* Document segment:
Azure Spring Cloud is jointly built, operated, and supported by Microsoft and VMware. It is a fully managed service for Spring Boot applications that lets you focus on building the applications that run your business without the hassle of managing infrastructure.
APM in Azure Spring Cloud offers in-depth performance monitoring for your Spring applications without requiring ANY code changes, recompiling, retesting, or redeployment. APM on Azure Spring Cloud is so seamless that you get the insights on your applications just out of the box. You do not have to do ANYTHING – just deploy your applications and the monitoring data starts flowing. The benefits you get with application monitoring are:
- Visibility into all your applications with distributed tracing, including paths of operation requests from origins to destinations and insights into applications that are operating correctly and those with bottlenecks.

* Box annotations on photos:
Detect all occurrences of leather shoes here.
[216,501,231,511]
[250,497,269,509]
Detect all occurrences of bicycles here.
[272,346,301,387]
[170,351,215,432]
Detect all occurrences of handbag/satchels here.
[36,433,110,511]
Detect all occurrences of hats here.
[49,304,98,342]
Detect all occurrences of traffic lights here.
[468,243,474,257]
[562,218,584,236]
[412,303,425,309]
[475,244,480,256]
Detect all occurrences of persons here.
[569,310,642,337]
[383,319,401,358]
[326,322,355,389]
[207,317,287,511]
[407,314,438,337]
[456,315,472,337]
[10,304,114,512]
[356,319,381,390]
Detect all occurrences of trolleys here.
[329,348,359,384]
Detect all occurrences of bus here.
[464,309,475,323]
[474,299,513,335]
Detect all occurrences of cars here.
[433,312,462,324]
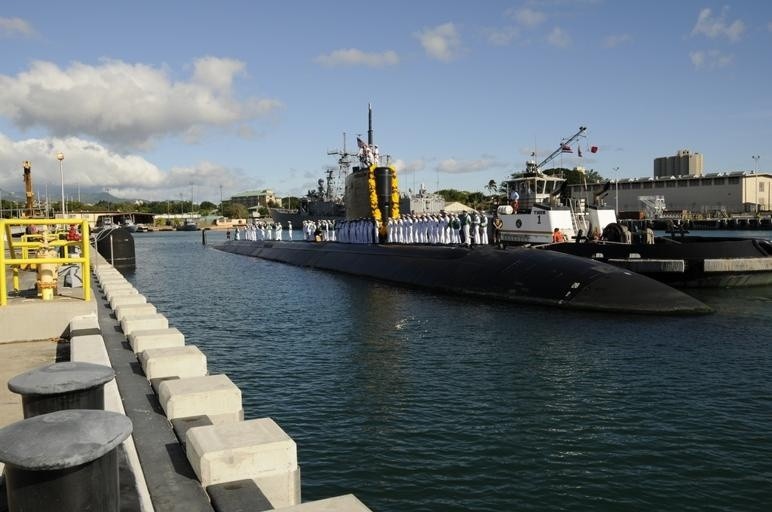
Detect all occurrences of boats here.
[94,212,205,232]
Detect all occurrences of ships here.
[214,99,771,319]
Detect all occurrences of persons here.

* Your tasks:
1. In the passage on Azure Spring Cloud, set down word for word the part that opens with the words containing "APM in Azure" and closes with "those with bottlenecks.".
2. According to the Azure Spring Cloud passage, which two companies jointly build, operate, and support the service?
3. Continue the passage on Azure Spring Cloud monitoring from where it stops.
The material has no role in any of this.

* Responses by task:
1.
APM in Azure Spring Cloud offers in-depth performance monitoring for your Spring applications without requiring ANY code changes, recompiling, retesting, or redeployment. APM on Azure Spring Cloud is so seamless that you get the insights on your applications just out of the box. You do not have to do ANYTHING – just deploy your applications and the monitoring data starts flowing. The benefits you get with application monitoring are:
- Visibility into all your applications with distributed tracing, including paths of operation requests from origins to destinations and insights into applications that are operating correctly and those with bottlenecks.

2. Microsoft and VMware.

3.
- Logs, exceptions, and metrics in the context of call paths offer meaningful insights and actionable information to speed root cause analysis.
- Insights into application dependencies – SQL Database, MySQL, PostgreSQL, MariaDB, JDBC, MongoDB, Cassandra, Redis, JMS, Kafka, Netty / WebFlux, etc.
- Performance data for every call into operations exposed by applications, including data-like request counts, response times, CPU usage, and memory.
- Custom metrics conveniently auto-collected through Micrometer, allowing you to publish custom performance indicators or business-specific metrics and visualize deeper application and business insights.
- Ability to browse, query, and alert on application metrics and logs.
While both Azure Spring Cloud and Application Insights Java agent are generally available, their integration for out of the box monitoring is in preview.
“Improvements in Azure Spring Cloud are always welcome, especially when they seamlessly integrate products from across the Azure ecosystem. A great example is the introduction of the 3.0 version of the Application Insights Java agent – now we can make better horizontal autoscaling decisions by capturing requests sent to our Netty powered Spring Cloud Gateway and SQL statements issued by our applications are captured and show very nicely in the application map”. — Jonathan Jones, Lead Solutions Architect, Swiss Re Management Ltd. (Switzerland)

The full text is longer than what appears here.